Benda-benda yang Termasuk Najis
Dalam istilah Ilmu Fiqh, najis berarti kotoran yang bagi setiap Muslim wajib menyucikan diri daripadanya, dan menyucikan dari apa yang dikenainya. [11] Suatu barang, menurut hukum aslinya adalah suci selama tak ada dalil yang menunjukan bahwa benda itu najis. Benda najis itu banyak, di antaranya :

  1. Bangkai binatang darat, darah, daging anjing dan babi. Bangkai adalah binatang yang mati begitu saja tanpa disembelih menurut ketentuan agama.[12] Allah berfirman “Diharamkan bagimu memakan bangkai, darah, dan daging babi (QS. al-Maidah [5]: 3).[13] Dikecualikan dari itu: (a) Bangkai ikan dan belalang, (b) Bangkai binatang yang tidak mempunyai darah mengalir seperti semut, lebah, nyamuk, dan lain-lain, maka ia adalah suci. (c) Tulang dari bangkai, tanduk, bulu, rambut, kuku dan kulit dari binatang yang hukumnya suci. Segala macam darah itu najis, selain hati dan limpa. Rasulullah bersabda : Telah dihalalkan bagi kita dua macam darah, yaitu hati dan limpa. (HR. Ibnu Majah). Dikecualikan juga, darah yang tertinggal di daging binatang yang sudah disembelih, misalnya darah ikan.
  2. Nanah, segala macam nanah itu najis, baik yang kental maupun cair. Karana nanah itu merupakan darah yang sudah busuk.
  3. Segala benda cair yang keluar dari dua pintu (tempat air kecil dan besar), semua itu najis -selain dari mani- baik yang biasa (air kencing dan tinja) ataupun yang tidak biasa (seperti mazi, cairan yang keluar dari kemaluan laki-laki ketika ada syahwat sedikit), baik dari hewan yang halal dimakan, maupun yang tidak halal. [14]


Kaifiat Menyuci Benda yang Kena Najis
Untuk melakukan cara menyuci benda yang kena najis, terlebih dahulu akan dijelaskan pembagian najis.

_Segmen Data_.

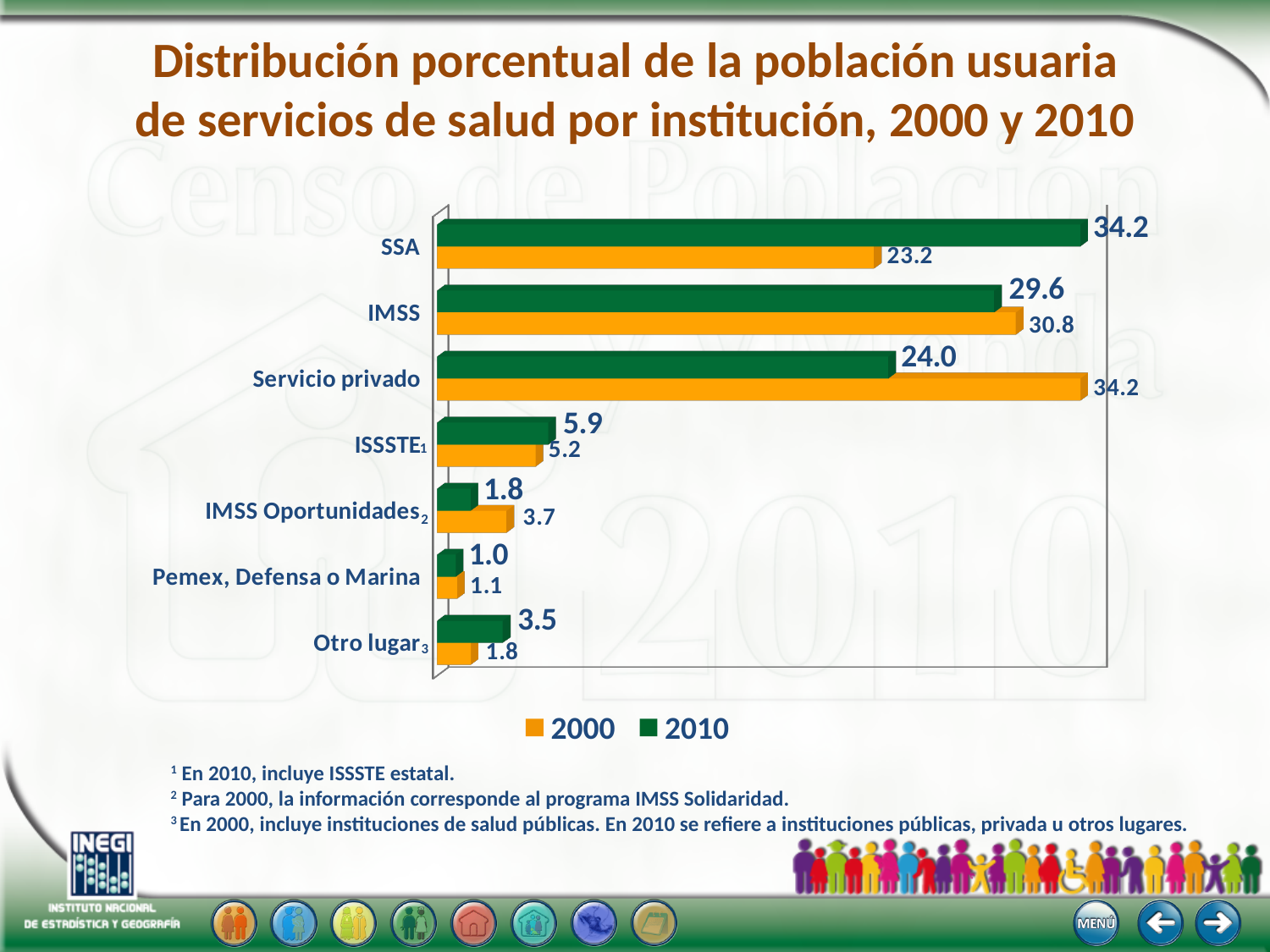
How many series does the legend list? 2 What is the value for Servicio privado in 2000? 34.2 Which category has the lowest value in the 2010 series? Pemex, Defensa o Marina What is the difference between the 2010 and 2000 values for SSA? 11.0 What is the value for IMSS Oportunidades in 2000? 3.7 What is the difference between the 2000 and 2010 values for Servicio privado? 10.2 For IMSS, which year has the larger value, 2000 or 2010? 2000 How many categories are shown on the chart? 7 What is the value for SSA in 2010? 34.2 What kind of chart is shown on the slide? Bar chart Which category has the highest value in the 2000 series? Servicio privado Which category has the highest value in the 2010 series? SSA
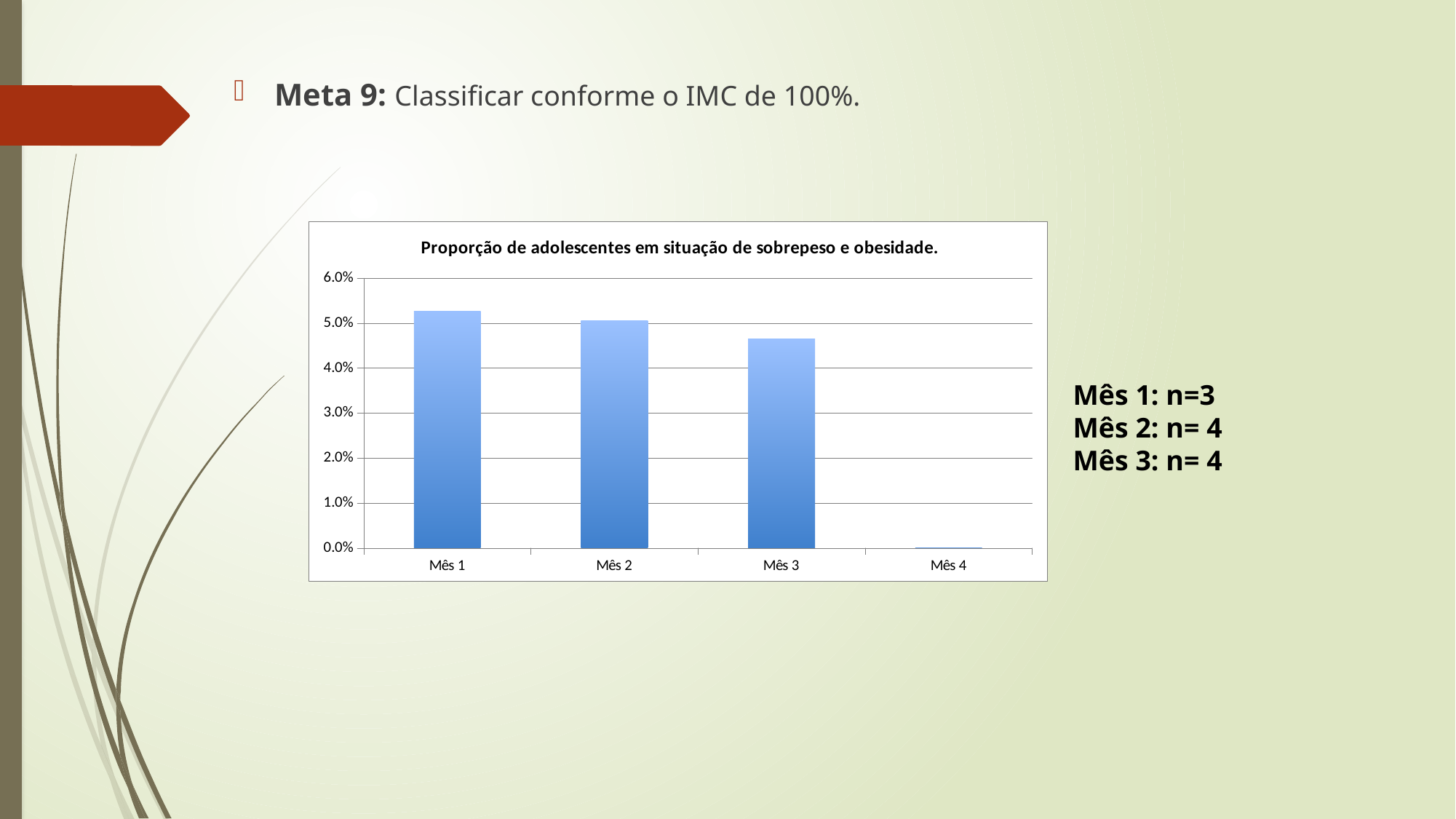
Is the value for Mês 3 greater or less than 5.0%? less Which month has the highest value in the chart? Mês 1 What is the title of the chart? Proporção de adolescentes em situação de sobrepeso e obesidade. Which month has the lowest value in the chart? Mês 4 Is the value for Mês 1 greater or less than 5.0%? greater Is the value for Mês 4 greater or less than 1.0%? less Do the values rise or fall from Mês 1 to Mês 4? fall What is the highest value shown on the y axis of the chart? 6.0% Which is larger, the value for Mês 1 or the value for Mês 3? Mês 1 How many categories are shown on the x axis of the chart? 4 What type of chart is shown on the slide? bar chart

_Daftar Tugas_.
1. Sunting bagian teks tentang najis, mulai dari "3. Segala benda" sampai "dijelaskan pembagian najis.", lalu tuliskan kembali dengan mengganti "mani" menjadi "sperma".
2. Menurut teks tentang najis, bagian bangkai apa saja yang termasuk dalam pengecualian (c)? Sebutkan semuanya.

_Jawaban Kegiatan_.
1.
3. Segala benda cair yang keluar dari dua pintu (tempat air kecil dan besar), semua itu najis -selain dari sperma- baik yang biasa (air kencing dan tinja) ataupun yang tidak biasa (seperti mazi, cairan yang keluar dari kemaluan laki-laki ketika ada syahwat sedikit), baik dari hewan yang halal dimakan, maupun yang tidak halal. [14]


Kaifiat Menyuci Benda yang Kena Najis
Untuk melakukan cara menyuci benda yang kena najis, terlebih dahulu akan dijelaskan pembagian najis.

2. Tulang, tanduk, bulu, rambut, kuku, dan kulit.